| name | module-conventions |
| description | NixOS module conventions: options vs config, auto-discovery, typed options, service families, port claims. Use when adding or editing a module under modules/. |
Module conventions
Modules declare options and config. Keep each module inert until its enable flag
or equivalent activation condition is set. Prefer independent modules picked up
through the auto-discovered registry over modules importing each other.
A new module is a directory at modules/<category>/<name>/ with its own
default.nix. The walker in lib/default.nix (see
discoverModules) finds it on the next eval; no registry edit is needed. Nested
sub-modules follow the same shape (modules/services/minecraft/fabric/default.nix
becomes nixosModules.minecraft.fabric). Helper data that lives next to a
module but is not itself a NixOS module belongs in a sibling directory whose
name starts with _, which the walker skips.
Public options should describe the user's domain. Hide storage mechanics behind
typed options, generated files, and small adapters. Use broad escape hatches only
at true foreign-format boundaries and name that boundary in the description.
Structured config belongs in structured values. Prefer pkgs.formats.*,
freeform submodules, and typed option trees over string fragments that cannot
merge, inspect, or receive mkDefault and mkForce cleanly.
Cross-cutting helpers come through specialArgs.ix or the public flake lib
surface. Avoid relative-up imports that climb across repo layers. Child and
sibling paths inside one package or module directory are fine.
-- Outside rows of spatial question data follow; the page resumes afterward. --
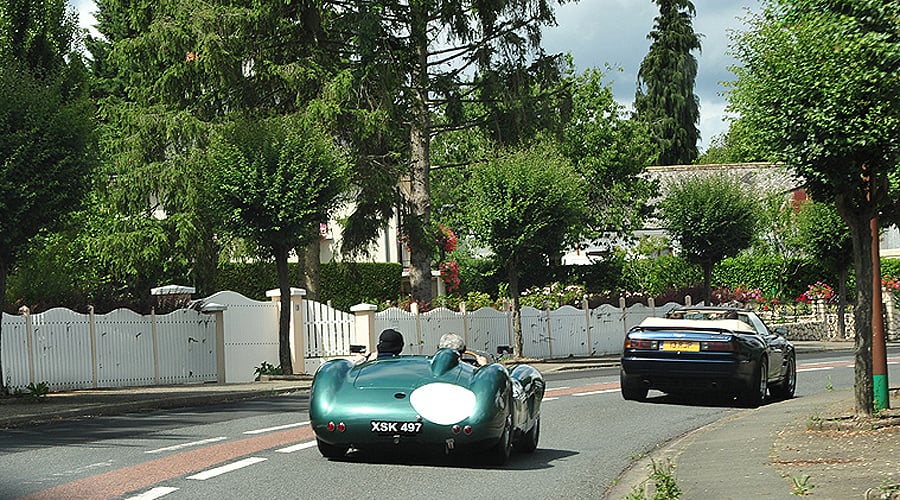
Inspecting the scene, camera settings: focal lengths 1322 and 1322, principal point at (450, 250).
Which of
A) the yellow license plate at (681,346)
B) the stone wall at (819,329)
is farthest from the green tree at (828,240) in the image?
the yellow license plate at (681,346)

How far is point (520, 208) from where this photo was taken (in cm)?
3512

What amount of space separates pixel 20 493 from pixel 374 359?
3.86m

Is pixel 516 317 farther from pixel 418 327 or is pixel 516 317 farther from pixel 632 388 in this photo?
pixel 632 388

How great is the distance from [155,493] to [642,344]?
10.5 m

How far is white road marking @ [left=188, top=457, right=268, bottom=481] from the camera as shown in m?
10.9

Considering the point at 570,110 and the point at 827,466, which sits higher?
the point at 570,110

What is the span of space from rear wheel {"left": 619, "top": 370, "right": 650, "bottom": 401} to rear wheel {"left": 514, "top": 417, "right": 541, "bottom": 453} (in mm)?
6568

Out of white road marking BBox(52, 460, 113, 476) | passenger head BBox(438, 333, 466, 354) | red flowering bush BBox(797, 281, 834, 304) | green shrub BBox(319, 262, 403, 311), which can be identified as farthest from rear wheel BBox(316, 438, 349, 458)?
red flowering bush BBox(797, 281, 834, 304)

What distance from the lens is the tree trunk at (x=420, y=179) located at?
116 feet

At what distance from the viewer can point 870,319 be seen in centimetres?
1405

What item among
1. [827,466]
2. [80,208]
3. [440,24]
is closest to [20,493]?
[827,466]

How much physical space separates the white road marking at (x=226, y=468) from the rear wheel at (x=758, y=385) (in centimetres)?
891

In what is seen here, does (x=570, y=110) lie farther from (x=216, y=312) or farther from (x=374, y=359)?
(x=374, y=359)

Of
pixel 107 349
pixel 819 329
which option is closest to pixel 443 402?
pixel 107 349
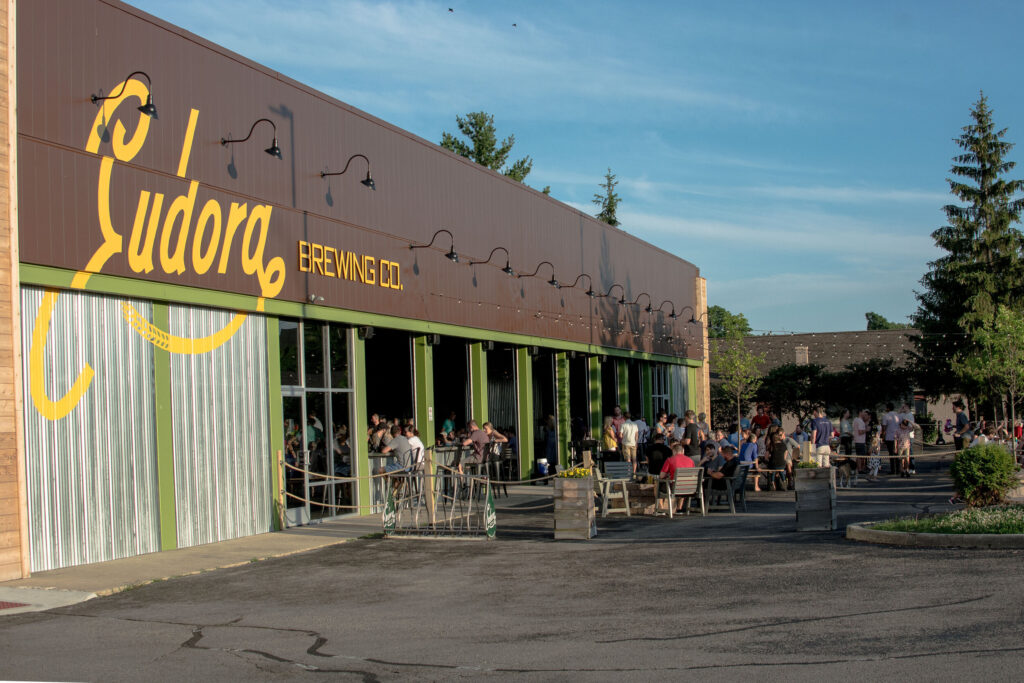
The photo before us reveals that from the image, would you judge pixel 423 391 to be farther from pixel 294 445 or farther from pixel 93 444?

Service families share a runtime module plus variant modules that fill typed
slots. Enabling a variant should enable the runtime by default. Mutually
exclusive variants should fail loudly through module merging or explicit
validation.
Every module that binds a TCP or UDP socket should declare a port claim next to
the bind setting or firewall declaration. A duplicate claim in the same
namespace is a useful eval-time failure; intentional co-location needs a real
namespace boundary or an explicit alternate port.
Modules that manage artifacts should consume catalogs, lockfiles, or caller
supplied sources. Presets and examples should read like intent, with local or
private artifacts shown only when that is the point of the example.